Uit eerder onderzoek i is gebleken dat Grondwetsvoorstellen die in eerste lezing al geen tweederde meerderheid hadden, dat ook in tweede lezing - ondanks een nieuwe Tweede Kamer – niet kregen en dus werden verworpen. In deze analyse staan de voorstellen met een korte inleiding en met de stemverhoudingen in eerste lezing, om tenslotte te concluderen welke voorstellen waarschijnlijk de tweede lezing niet halen.
De invoering van een correctief referendum
Dit initiatiefvoorstel aanhangig gemaakt door het SP-Tweede Kamerlid Van Raak is het vierde voorstel om een referendum in enigerlei vorm in de Grondwet te krijgen. Eerdere pogingen, ingediend in 1996, 2000 en 2004 werden alle drie in tweede lezing verworpen. Wel bestond van 2015 tot 2018 de Wet Raadgevend referendum op basis waarvan de kiesgerechtigden de wetgevende macht een ‘advies’ over wetten konden geven.

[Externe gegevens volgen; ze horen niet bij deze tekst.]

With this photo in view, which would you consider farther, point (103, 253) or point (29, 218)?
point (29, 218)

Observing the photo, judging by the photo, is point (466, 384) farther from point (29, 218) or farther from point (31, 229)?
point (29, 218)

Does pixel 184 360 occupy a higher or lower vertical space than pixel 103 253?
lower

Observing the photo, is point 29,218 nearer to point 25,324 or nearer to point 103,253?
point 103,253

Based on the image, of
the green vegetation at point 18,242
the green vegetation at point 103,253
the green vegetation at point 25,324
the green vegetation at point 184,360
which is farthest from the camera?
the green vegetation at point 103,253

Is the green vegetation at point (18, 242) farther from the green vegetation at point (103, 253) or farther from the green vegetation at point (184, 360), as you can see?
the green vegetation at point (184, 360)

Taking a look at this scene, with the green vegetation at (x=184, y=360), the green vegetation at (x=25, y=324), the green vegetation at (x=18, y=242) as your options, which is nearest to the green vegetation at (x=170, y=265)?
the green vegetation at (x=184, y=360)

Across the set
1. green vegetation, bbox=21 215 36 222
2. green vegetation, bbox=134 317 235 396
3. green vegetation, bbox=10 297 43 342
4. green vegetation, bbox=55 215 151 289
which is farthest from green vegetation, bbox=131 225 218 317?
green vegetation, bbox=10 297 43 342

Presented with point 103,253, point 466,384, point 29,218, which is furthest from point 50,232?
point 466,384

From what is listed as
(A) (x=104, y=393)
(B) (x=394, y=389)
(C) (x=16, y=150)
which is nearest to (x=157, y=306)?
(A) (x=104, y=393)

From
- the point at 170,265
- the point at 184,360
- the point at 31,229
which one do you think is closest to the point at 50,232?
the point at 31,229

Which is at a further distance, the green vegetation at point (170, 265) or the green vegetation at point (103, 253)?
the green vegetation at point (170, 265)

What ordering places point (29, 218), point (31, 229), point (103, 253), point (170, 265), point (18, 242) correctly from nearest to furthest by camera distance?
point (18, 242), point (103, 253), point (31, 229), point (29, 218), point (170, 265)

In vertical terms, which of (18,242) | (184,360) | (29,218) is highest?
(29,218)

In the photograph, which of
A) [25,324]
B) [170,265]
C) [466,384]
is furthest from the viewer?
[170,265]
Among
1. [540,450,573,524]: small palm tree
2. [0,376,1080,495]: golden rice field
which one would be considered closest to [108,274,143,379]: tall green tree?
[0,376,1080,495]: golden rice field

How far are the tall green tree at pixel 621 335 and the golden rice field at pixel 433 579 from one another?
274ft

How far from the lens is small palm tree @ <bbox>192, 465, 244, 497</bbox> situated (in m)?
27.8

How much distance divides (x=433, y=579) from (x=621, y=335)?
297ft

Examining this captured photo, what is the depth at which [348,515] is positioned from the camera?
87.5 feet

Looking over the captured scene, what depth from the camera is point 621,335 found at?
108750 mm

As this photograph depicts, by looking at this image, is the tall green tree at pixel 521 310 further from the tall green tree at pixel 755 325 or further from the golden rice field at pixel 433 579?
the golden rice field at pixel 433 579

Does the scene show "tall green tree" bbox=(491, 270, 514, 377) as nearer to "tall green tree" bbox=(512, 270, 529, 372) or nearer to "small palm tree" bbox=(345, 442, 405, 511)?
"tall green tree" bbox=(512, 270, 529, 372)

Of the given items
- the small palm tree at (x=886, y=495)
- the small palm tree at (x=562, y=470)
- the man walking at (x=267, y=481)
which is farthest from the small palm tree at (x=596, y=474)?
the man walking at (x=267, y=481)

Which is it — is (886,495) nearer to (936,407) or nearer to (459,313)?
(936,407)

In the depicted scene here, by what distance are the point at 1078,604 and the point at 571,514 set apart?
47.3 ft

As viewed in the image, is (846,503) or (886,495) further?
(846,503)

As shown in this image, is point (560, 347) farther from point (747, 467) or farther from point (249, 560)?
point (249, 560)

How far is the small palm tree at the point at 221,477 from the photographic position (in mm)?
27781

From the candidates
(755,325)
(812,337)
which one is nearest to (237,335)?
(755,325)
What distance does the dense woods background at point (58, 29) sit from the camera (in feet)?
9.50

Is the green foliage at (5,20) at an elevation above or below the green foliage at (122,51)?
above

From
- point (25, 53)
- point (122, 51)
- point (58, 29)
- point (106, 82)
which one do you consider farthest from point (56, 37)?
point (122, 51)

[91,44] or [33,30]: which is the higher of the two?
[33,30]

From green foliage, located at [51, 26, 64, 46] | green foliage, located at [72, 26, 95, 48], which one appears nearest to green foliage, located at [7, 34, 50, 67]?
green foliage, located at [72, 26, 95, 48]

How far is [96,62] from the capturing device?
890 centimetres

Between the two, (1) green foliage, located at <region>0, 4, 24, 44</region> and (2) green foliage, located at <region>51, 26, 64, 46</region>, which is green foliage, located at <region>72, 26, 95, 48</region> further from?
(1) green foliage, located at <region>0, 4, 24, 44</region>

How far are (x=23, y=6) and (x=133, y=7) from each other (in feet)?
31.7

Het verloop van het op basis van deze wet gehouden referendum over de Associatieovereenkomst tussen de Europese Unie en Oekraïne in 2016 was van dien aard dat een aantal politieke partijen zich distantieerden van welke vorm voor een referendum dan ook waardoor het derde voorstel uit 2004 in 2017 sneuvelde. Desalniettemin nam de Commissie Remkes het bindend referendum als aanbeveling in het eindrapport op als instrument om de democratie te versterken. Toen het kabinet hier zeer terughoudend op reageerde maakte Van Raak een nieuw voorstel aanhangig.
Zowel in Tweede als Eerste Kamer was er wel een meerderheid voor het voorstel in eerste lezing. Zou er over het voorstel in tweede lezing in de Kamers in deze samenstelling zijn gestemd – waarvoor een tweederde meerderheid is vereist – dan zou het voorstel zijn verworpen.
De herijking tweede lezing grondwetswijziging
Het kwam in het begin van deze eeuw wel eens voor dat een Tweede Kamer die nog bezig was met de behandeling in tweede lezing werd ontbonden door een kabinetscrisis. De vraag rees dan of de nieuw gekozen Tweede Kamer het voorstel mocht afbehandelen. Het voorliggende voorstel wil daar antwoord op geven: nee dat kan niet. Als een Tweede Kamer over een voorstel in tweede lezing geen besluit neemt, vervalt het voorstel.
Zowel in Tweede als in Eerste Kamer stemde alleen de PvdD tegen.
Kiescollege Eerste Kamer niet ingezetenen
Op dit moment hebben Nederlanders die in het buitenland wonen geen invloed op de samenstelling van de Eerste Kamer. De leden van de Eerste Kamer worden namelijk gekozen door de Provinciale Staten en de leden van het kiescollege voor de Eerste Kamer in de Caribische Openbare lichamen.
Dit regeringsvoorstel wil nu dat kiesgerechtigden in het buitenland een kiescollege kunnen kiezen. Dit kiescollege is te vergelijken met het kiescollege in de Caribische Openbare Lichamen.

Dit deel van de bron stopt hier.